• **Problem details**
Copy everything from the line containing "How far is point 96,98" down to the end of the records, requests included, and scale every distance and coordinate in the answers by 2 while leaving the requests unchanged. Round each result to as many decimal places as the original number had, rounding halves up.

## START Data lines

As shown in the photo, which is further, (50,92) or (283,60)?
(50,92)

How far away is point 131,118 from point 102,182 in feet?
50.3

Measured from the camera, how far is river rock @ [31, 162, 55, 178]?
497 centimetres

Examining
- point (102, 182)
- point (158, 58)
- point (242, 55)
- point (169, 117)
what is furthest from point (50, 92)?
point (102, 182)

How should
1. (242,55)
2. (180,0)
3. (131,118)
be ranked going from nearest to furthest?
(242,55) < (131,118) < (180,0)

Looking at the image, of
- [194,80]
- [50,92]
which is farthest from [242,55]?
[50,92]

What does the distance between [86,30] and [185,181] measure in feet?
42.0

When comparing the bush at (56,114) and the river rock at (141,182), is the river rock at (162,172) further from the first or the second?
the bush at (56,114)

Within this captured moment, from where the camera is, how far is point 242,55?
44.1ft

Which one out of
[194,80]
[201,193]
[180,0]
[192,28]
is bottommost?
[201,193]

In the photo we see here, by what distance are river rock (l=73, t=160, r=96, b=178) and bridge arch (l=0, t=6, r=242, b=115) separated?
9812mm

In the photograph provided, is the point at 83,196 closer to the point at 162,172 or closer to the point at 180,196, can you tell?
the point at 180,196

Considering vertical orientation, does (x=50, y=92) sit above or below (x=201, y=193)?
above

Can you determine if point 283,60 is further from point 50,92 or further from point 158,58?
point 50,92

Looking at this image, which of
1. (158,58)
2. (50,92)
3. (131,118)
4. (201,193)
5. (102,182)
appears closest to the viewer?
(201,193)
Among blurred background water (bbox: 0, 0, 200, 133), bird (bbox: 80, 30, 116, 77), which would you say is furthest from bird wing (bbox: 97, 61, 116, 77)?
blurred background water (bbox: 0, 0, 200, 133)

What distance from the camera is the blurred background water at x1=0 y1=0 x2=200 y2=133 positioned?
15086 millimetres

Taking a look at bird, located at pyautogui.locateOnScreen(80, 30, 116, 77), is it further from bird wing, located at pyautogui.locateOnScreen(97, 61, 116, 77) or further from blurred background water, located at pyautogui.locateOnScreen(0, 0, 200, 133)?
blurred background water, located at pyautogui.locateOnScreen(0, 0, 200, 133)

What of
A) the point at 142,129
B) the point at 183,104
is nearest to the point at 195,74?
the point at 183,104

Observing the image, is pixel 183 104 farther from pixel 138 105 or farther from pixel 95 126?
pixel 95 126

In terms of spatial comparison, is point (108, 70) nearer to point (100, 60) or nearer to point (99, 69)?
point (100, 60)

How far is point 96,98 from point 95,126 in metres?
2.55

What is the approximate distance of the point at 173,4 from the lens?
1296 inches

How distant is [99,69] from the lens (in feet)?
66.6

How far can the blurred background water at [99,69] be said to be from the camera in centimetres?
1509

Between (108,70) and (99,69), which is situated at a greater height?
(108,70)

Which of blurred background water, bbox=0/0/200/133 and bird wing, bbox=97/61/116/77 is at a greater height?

## END Data lines

• **Written solution**
How far is point 96,98 from point 95,126 in metres?
5.10

What is the approximate distance of the point at 173,4 from the lens?
2592 inches

How distant is [99,69] from the lens (in feet)?
133.2

How far can the blurred background water at [99,69] be said to be from the camera in centimetres?
3018

Between (108,70) and (99,69), which is situated at a greater height?
(216,140)

Which of blurred background water, bbox=0/0/200/133 and bird wing, bbox=97/61/116/77 is at a greater height?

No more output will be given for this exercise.